Azteca Stadium, Mexico City. June 22, 1986. Argentina versus England in a quarter-final whose backdrop was freighted with historical weight, fought four years after the Falklands War between the two countries. The political dimension never left the room, even if football was meant to be the only language spoken inside that stadium.
6 minutes into the second half, a defensive mix-up between Steve Hodge and goalkeeper Peter Shilton creates a collision point. Diego Maradona arrives at it first, and the ball ends up in the net. Tunisian referee Ali Bin Nasser consults his Bulgarian linesman, Bogdan Dochev. Both men confirm the goal.
The referee failed to spot the clear handball, allowing the goal to stand. Maradona later described it as being scored a little with the head of Maradona and a little with the hand of God, and the moment was instantly immortalised.

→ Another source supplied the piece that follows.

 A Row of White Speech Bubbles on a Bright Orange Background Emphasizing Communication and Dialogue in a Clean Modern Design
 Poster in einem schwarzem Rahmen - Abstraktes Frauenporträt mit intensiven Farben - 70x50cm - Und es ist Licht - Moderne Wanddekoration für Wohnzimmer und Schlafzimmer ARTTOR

The photographs and footage leave no ambiguity.
Maradona punched the ball over Shilton with his left hand, angling his body to disguise the motion, knowing exactly what he had done. He celebrated with such conviction and speed that the officials, caught in the confusion of 114,000 supporters, did not overturn the decision.
What makes this entry more than a straightforward refereeing failure is what followed four minutes later, when Maradona scored one of the greatest goals ever scored at any level of any sport, collecting the ball deep in his own half and running through the entire England team to score.

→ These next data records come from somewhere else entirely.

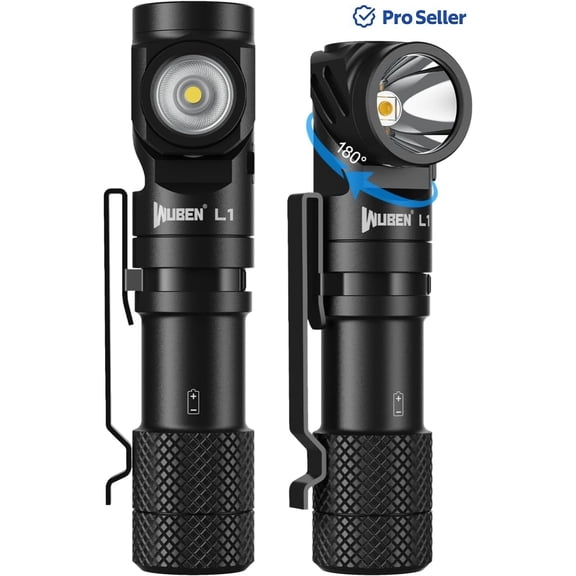 WUBEN L1 Rechargeable Flashlight High Lumens, 2000 Lumen Bright Tactical Flashlight, Dual Light Sources Pocket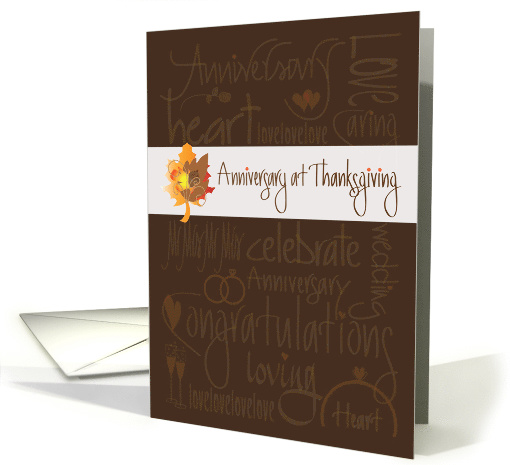 Anniversary at Thanksgiving, Romantic Words and Autumn Leaves card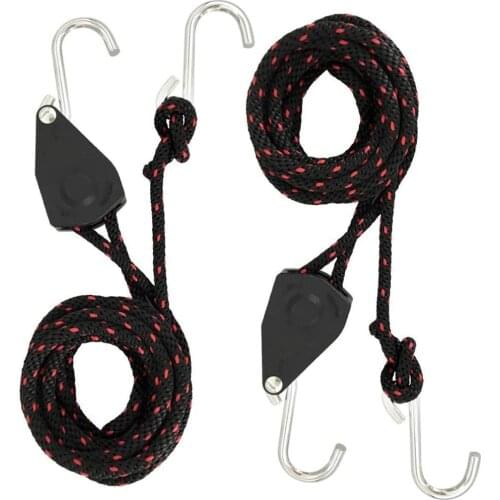 1pcs Pulley Ratchet Kayak And Canoe Boat Bow Lock Rope Tie Adjustable Lanyard Lifting Pulley S Hook Camping Tent Light Sling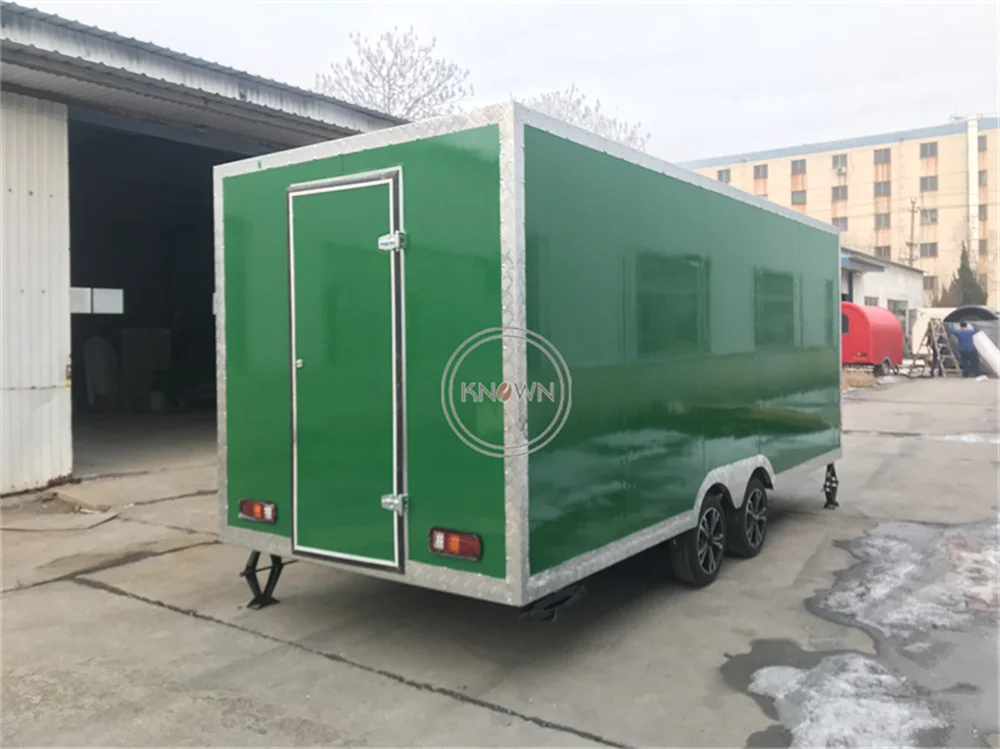 Penjualan truk makanan baja tahan karat dokumen gerobak Pizza anjing panas peralatan katering kios Trailer makanan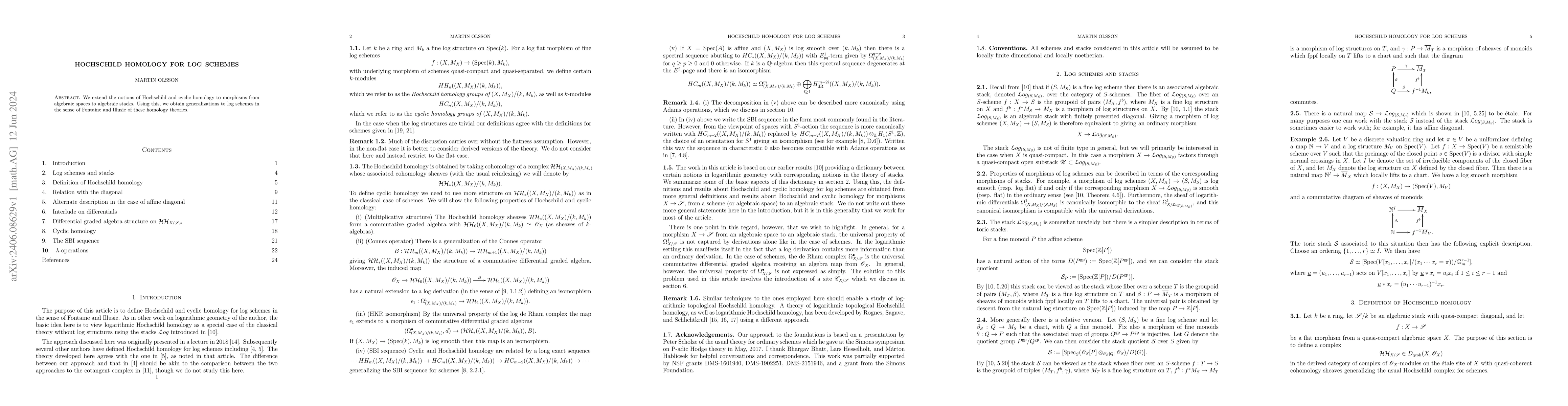 Thumbnail for Hochschild homology for log schemes
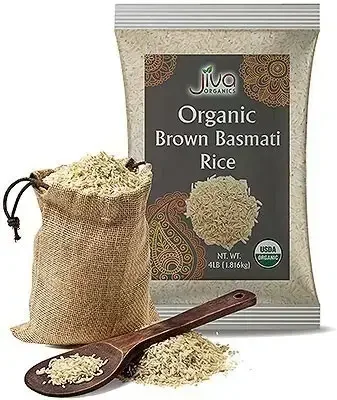Jiva Organics Brown Basmati Rice 4 lb bag pallet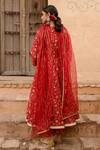 Shop Gulabo Jaipur Red Cotton Sequins Round Neck Prital Botanic Bloom Print Anarkali Set at Aza Fashions Shop_Gulabo Jaipur_Red Cotton Sequins Round Neck Prital Botanic Bloom Print Anarkali Set_at_Aza_Fashions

The contrast between the two goals in the same half has fuelled five decades of debate about whether genius can exist alongside dishonesty, and whether the beauty of the second somehow pardons the cynicism of the first.

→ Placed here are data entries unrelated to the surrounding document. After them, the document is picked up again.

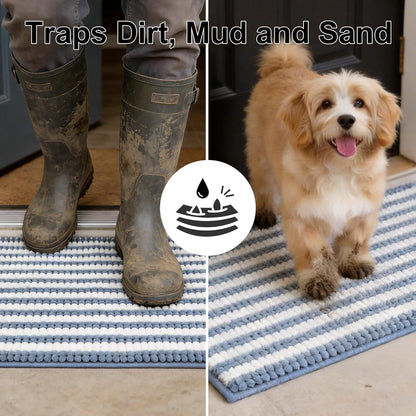 pobopobo Dog Door Mat for Muddy Paws - Absorbent & Washable Chenille Rug, Non-Slip Dirt Trapper for Indoor Outdoor Entryway, Quick Dry Pet Mat for Muddy Dogs (Striped Gray-Blue&White, 24" x 16")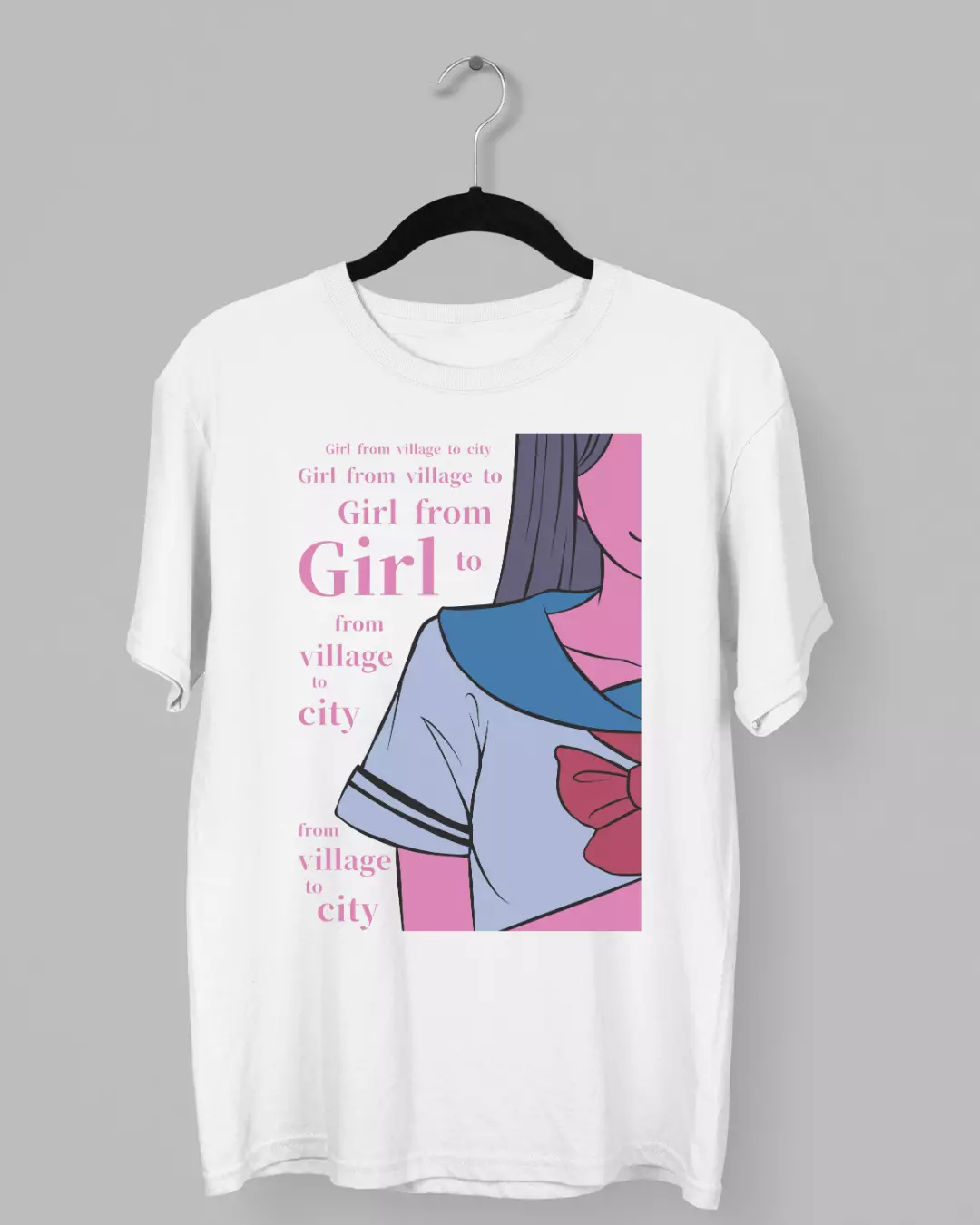 Remera con la frase "Girl from village to city"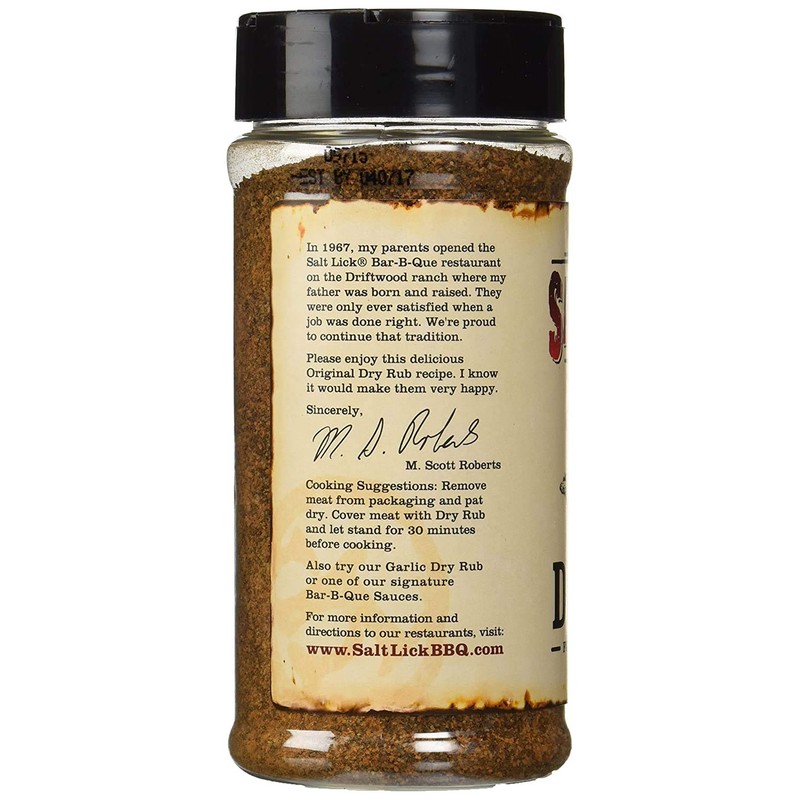 Salt Lick BBQ Original Dry Rub Seasoning 12 oz Shaker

Argentina won 2-1. They went on to win the tournament. The referee never acknowledged his error. Maradona never apologised.
The Pattern World Cup Moments Shares
The weight of these controversies is rarely just about the decision itself. What makes each one linger is the consequence attached to it, the tournament win, the semifinal place or the national dream that moved with it.
Maradona’s handball carried Argentina through to a final they won. The Disgrace of Gijón forced football to restructure how it ran its group stages. Lampard’s disallowed goal accelerated goal-line technology into practice. Byron Moreno’s afternoon in Daejeon remains the single most concentrated collection of questionable calls in modern World Cup football.
VAR, introduced at the 2018 World Cup in Russia, was specifically designed to close the gaps that made these moments possible. It has not eliminated controversy, only transformed its shape.
The argument has moved from “was that a handball” to “how much of a handball does it take” and “how long does it take to decide,” which suggests that football and controversy were always going to find each other one way or another, regardless of the technology positioned between them.
As the 2026 World Cup builds toward its opening stages, the referees currently walking pitches in Los Angeles, New York, and Dallas carry that entire history with them, whether they know it or not.